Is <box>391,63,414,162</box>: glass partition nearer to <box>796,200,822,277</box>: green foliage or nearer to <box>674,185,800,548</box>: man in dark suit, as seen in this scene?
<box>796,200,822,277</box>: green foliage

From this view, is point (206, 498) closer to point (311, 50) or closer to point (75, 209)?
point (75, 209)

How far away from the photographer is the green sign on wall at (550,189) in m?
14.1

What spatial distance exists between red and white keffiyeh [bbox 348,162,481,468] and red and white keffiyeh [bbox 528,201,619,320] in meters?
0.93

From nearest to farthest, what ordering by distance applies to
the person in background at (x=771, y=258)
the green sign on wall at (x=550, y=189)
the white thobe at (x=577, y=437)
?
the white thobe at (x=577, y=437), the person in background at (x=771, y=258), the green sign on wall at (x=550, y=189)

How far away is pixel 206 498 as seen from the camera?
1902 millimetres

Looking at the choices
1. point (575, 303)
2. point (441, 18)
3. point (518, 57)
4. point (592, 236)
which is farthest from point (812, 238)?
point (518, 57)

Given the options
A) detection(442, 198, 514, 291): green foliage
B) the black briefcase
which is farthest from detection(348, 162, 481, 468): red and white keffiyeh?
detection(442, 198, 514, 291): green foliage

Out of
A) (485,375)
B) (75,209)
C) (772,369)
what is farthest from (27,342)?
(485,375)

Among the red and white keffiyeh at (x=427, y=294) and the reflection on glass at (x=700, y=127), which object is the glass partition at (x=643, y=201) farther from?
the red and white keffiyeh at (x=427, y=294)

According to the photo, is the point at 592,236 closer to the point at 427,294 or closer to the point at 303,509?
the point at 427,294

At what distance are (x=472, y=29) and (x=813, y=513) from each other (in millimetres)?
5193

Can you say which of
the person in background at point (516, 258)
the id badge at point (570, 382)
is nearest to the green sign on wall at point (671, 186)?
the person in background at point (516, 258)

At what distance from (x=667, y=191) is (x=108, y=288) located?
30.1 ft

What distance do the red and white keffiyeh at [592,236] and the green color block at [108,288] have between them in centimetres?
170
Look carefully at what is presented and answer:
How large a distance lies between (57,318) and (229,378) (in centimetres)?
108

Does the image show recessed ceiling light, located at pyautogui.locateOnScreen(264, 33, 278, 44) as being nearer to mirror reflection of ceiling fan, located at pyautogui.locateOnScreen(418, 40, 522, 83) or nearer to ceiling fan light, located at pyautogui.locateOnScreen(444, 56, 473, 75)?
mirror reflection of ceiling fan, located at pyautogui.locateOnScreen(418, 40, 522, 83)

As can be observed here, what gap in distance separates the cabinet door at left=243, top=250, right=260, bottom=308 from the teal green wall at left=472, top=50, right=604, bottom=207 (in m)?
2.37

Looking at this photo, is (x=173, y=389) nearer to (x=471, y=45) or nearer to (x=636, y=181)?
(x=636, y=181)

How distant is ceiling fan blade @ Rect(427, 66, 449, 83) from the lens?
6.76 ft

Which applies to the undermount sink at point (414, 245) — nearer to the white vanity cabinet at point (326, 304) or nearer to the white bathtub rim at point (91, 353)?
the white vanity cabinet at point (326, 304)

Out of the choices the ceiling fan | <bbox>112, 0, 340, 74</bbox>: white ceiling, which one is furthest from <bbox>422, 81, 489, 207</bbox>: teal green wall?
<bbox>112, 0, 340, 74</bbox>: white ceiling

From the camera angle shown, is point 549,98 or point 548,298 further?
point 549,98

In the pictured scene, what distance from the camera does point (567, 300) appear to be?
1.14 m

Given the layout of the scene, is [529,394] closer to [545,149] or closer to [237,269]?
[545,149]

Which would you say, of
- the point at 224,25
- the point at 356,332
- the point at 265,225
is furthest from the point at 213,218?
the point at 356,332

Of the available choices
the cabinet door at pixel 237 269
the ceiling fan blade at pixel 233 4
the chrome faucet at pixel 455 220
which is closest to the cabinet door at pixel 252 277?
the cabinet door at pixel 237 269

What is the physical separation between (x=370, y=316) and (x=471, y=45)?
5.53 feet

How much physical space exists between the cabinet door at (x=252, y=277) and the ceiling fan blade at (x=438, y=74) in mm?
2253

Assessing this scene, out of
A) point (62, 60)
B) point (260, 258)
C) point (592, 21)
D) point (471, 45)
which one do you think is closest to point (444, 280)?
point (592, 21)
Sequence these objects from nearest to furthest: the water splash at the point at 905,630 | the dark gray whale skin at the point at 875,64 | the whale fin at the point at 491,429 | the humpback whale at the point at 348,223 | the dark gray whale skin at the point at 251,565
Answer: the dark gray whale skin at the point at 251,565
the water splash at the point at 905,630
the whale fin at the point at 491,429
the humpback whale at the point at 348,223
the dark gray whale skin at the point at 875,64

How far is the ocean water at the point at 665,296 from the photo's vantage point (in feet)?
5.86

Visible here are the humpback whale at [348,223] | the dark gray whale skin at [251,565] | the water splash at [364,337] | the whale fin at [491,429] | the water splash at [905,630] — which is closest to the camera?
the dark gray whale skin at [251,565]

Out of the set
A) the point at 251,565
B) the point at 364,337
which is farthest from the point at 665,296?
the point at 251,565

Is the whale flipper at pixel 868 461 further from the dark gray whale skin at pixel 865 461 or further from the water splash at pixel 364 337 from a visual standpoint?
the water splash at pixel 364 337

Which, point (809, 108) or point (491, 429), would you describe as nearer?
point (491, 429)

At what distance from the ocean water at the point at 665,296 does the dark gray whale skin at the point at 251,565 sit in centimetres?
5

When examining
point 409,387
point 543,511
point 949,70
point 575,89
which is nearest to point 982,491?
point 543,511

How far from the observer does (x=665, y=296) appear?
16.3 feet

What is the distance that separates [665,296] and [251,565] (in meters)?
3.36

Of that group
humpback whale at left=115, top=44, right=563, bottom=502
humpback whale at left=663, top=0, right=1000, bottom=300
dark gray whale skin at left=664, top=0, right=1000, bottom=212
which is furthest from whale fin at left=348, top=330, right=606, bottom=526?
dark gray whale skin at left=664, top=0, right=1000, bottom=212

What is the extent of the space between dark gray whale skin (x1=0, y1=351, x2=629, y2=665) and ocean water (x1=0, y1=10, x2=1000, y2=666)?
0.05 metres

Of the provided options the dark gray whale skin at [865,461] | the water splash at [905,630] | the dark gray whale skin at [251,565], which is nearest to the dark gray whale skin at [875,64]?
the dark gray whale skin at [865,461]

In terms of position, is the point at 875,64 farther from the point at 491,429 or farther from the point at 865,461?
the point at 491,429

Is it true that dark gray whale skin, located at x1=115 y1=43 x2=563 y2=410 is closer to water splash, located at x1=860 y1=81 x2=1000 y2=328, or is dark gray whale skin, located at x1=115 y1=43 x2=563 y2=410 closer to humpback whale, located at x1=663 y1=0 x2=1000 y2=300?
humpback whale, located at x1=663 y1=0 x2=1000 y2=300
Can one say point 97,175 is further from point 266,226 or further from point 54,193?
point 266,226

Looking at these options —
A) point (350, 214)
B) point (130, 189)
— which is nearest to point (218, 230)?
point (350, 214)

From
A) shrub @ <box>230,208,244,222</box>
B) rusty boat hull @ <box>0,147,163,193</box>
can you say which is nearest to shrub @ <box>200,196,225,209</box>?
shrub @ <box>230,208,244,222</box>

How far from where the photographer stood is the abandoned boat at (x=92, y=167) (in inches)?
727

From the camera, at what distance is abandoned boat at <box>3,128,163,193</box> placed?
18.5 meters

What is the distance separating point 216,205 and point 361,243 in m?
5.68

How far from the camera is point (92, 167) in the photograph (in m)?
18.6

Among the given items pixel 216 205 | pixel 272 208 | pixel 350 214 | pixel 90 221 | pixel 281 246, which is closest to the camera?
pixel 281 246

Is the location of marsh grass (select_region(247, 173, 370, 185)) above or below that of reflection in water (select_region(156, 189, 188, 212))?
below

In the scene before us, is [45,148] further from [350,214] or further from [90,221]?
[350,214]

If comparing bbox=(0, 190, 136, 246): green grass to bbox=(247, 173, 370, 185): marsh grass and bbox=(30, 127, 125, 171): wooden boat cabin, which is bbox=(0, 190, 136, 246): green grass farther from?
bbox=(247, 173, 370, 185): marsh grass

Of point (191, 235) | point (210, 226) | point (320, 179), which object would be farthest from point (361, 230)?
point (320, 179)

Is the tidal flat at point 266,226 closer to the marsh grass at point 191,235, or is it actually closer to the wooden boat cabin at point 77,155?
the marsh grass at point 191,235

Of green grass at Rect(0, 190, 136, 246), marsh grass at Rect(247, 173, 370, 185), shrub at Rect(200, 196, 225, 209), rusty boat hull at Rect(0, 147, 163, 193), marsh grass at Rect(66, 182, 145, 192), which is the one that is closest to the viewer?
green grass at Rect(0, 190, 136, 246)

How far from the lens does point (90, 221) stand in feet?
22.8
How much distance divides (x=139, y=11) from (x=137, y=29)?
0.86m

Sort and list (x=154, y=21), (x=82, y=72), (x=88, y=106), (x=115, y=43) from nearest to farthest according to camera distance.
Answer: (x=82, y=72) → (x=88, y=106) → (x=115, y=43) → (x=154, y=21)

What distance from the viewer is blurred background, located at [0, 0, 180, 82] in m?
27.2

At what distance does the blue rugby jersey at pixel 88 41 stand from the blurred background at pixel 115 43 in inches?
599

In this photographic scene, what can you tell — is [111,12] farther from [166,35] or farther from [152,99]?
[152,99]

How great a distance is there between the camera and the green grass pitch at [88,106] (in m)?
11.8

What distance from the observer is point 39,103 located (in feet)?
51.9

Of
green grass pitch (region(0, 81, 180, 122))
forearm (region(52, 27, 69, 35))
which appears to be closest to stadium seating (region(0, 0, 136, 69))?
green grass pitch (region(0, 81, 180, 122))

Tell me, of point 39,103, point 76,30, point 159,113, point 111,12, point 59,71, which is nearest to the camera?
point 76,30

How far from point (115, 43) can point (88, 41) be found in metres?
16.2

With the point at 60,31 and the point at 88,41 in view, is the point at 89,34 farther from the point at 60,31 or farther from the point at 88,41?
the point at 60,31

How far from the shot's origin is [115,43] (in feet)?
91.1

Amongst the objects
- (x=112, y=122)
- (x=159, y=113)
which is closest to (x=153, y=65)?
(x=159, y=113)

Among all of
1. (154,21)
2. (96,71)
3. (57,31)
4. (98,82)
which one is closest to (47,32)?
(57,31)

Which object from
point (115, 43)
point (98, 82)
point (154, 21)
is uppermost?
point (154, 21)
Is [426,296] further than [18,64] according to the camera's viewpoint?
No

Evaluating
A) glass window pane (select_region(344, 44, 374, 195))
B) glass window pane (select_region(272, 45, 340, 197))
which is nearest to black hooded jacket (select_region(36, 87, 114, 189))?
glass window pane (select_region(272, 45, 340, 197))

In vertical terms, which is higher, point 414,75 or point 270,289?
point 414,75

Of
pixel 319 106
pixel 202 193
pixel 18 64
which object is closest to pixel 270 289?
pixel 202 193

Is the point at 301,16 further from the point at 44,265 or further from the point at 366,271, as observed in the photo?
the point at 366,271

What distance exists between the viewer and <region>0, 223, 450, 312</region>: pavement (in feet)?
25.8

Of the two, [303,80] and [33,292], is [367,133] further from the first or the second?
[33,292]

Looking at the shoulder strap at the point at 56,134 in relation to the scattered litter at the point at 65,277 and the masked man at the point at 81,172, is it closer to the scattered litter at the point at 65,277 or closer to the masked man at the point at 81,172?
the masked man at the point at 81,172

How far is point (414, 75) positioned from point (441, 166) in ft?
□ □ □ □ □
> [WHAT IS ASKED] Lines from the one containing "Tell me, of" through the final line are to be given again verbatim, with nothing before or after.

> [RESULT]
Tell me, of point 39,103, point 76,30, point 159,113, point 111,12, point 59,71, which is nearest to the camera?
point 76,30

How far from point (115, 43) can point (88, 41) be found in metres?
16.2

With the point at 60,31 and the point at 88,41 in view, is the point at 89,34 farther from the point at 60,31 or farther from the point at 88,41?
the point at 60,31

How far from the shot's origin is [115,43] (in feet)?
91.1

Amongst the objects
- (x=112, y=122)
- (x=159, y=113)
which is closest to (x=153, y=65)?
(x=159, y=113)

Among all of
1. (154,21)
2. (96,71)
3. (57,31)
4. (98,82)
which one is closest to (47,32)?
(57,31)

Which object from
point (115, 43)
point (98, 82)
point (154, 21)
is uppermost?
point (154, 21)
Is [426,296] further than [18,64] according to the camera's viewpoint?
No

Evaluating
A) glass window pane (select_region(344, 44, 374, 195))
B) glass window pane (select_region(272, 45, 340, 197))
which is nearest to black hooded jacket (select_region(36, 87, 114, 189))?
glass window pane (select_region(272, 45, 340, 197))

In vertical terms, which is higher, point 414,75 or point 270,289?
point 414,75

Of
pixel 319 106
pixel 202 193
pixel 18 64
which object is closest to pixel 270 289?
pixel 202 193

Is the point at 301,16 further from the point at 44,265 or further from the point at 366,271, as observed in the photo?
the point at 366,271

What distance exists between the viewer and <region>0, 223, 450, 312</region>: pavement (in feet)?
25.8

Of the two, [303,80] and [33,292], is [367,133] further from the first or the second?
[33,292]

Looking at the shoulder strap at the point at 56,134 in relation to the scattered litter at the point at 65,277 and the masked man at the point at 81,172, is it closer to the scattered litter at the point at 65,277 or closer to the masked man at the point at 81,172?
the masked man at the point at 81,172

How far is point (414, 75) positioned from point (441, 166) in ft?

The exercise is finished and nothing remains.